Keputusan itu juga didasarkan pada pengalaman penanganan bencana di Sumatera Utara. Saat itu, keterbatasan pengemudi kendaraan berat sempat menghambat distribusi logistik maupun BBM sehingga diperlukan dukungan personel.
Ia memastikan penugasan tersebut hanya bersifat sementara. Bantuan akan dihentikan setelah distribusi BBM kembali normal.

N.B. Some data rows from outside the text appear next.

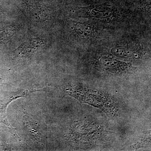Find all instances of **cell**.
Segmentation results:
<instances>
[{
	"label": "cell",
	"instance_id": "6da1fadb",
	"mask_svg": "<svg viewBox=\"0 0 151 151\" xmlns=\"http://www.w3.org/2000/svg\"><path fill=\"white\" fill-rule=\"evenodd\" d=\"M101 64L105 69L114 71H120L124 69L122 63L111 58H103L101 59Z\"/></svg>",
	"mask_w": 151,
	"mask_h": 151
},
{
	"label": "cell",
	"instance_id": "7a4b0ae2",
	"mask_svg": "<svg viewBox=\"0 0 151 151\" xmlns=\"http://www.w3.org/2000/svg\"><path fill=\"white\" fill-rule=\"evenodd\" d=\"M112 51L115 55L124 58L130 57L132 54V51L129 49L124 48H114Z\"/></svg>",
	"mask_w": 151,
	"mask_h": 151
}]
</instances>
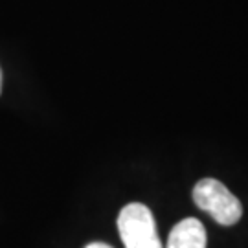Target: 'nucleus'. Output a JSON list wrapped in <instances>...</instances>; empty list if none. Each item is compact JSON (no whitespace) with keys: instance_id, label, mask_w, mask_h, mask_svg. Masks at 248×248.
<instances>
[{"instance_id":"nucleus-2","label":"nucleus","mask_w":248,"mask_h":248,"mask_svg":"<svg viewBox=\"0 0 248 248\" xmlns=\"http://www.w3.org/2000/svg\"><path fill=\"white\" fill-rule=\"evenodd\" d=\"M118 232L125 248H164L153 212L142 202H131L122 208Z\"/></svg>"},{"instance_id":"nucleus-5","label":"nucleus","mask_w":248,"mask_h":248,"mask_svg":"<svg viewBox=\"0 0 248 248\" xmlns=\"http://www.w3.org/2000/svg\"><path fill=\"white\" fill-rule=\"evenodd\" d=\"M0 92H2V70H0Z\"/></svg>"},{"instance_id":"nucleus-3","label":"nucleus","mask_w":248,"mask_h":248,"mask_svg":"<svg viewBox=\"0 0 248 248\" xmlns=\"http://www.w3.org/2000/svg\"><path fill=\"white\" fill-rule=\"evenodd\" d=\"M206 245L208 235L204 224L195 217H187L171 228L166 248H206Z\"/></svg>"},{"instance_id":"nucleus-4","label":"nucleus","mask_w":248,"mask_h":248,"mask_svg":"<svg viewBox=\"0 0 248 248\" xmlns=\"http://www.w3.org/2000/svg\"><path fill=\"white\" fill-rule=\"evenodd\" d=\"M85 248H112V247L107 245V243H90V245H87Z\"/></svg>"},{"instance_id":"nucleus-1","label":"nucleus","mask_w":248,"mask_h":248,"mask_svg":"<svg viewBox=\"0 0 248 248\" xmlns=\"http://www.w3.org/2000/svg\"><path fill=\"white\" fill-rule=\"evenodd\" d=\"M193 202L222 226L237 224L243 206L237 197L215 178H202L193 187Z\"/></svg>"}]
</instances>
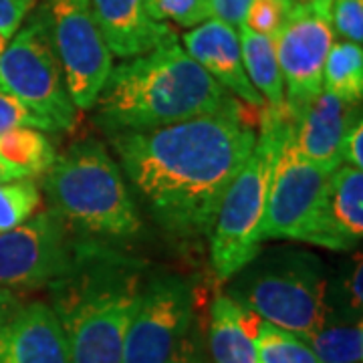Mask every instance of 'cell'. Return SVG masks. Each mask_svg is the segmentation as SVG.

“Apabila distribusi BBM telah kembali normal, maka perbantuan tersebut akan berakhir,” katanya.
Kodam I/Bukit Barisan menyebut permohonan bantuan dari PT Elnusa Petrofin dikirim melalui surat tertanggal 14 Juli 2026. Permintaan itu mengacu pada nota kesepahaman antara PT Pertamina (Persero) dan TNI yang ditandatangani pada 20 September 2022 terkait optimalisasi pengamanan objek vital nasional strategis serta bentuk sinergi lainnya.